→ RAW DATA:
----
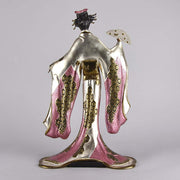 Erté Bronze Sculpture “Madame Butterfly” Limited Edition Art Deco Bronze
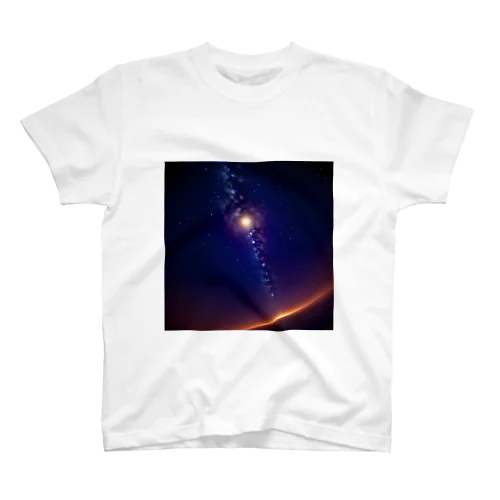 宇宙の癒し スタンダードTシャツ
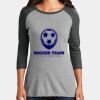 Women's Perfect Tri ® 3/4 Sleeve Raglan Thumbnail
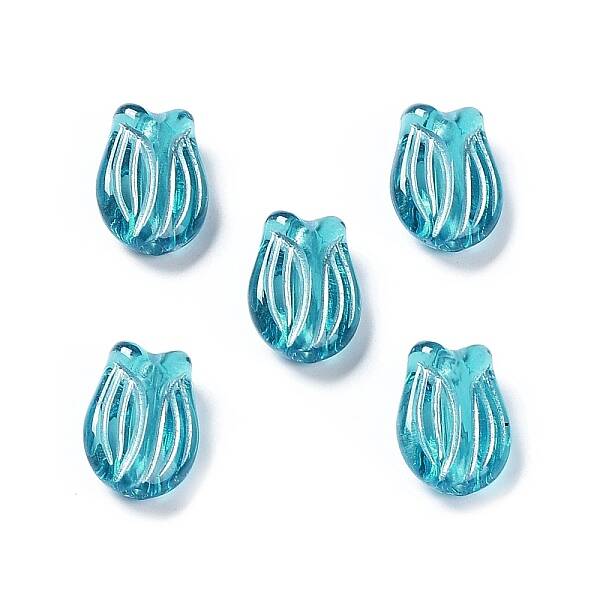 Plating Transparent Acrylic Beads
----
→ EXERCISE DIRECTIONS: An exact transcription is requested of each line from the one that holds "宇宙の癒し スタンダードTシャツ" to the end of the listing above, both boundary lines included; pictures are to be omitted.

→ RESPONSE TO THE EXERCISE:
 宇宙の癒し スタンダードTシャツ
 Women's Perfect Tri ® 3/4 Sleeve Raglan Thumbnail
 Plating Transparent Acrylic Beads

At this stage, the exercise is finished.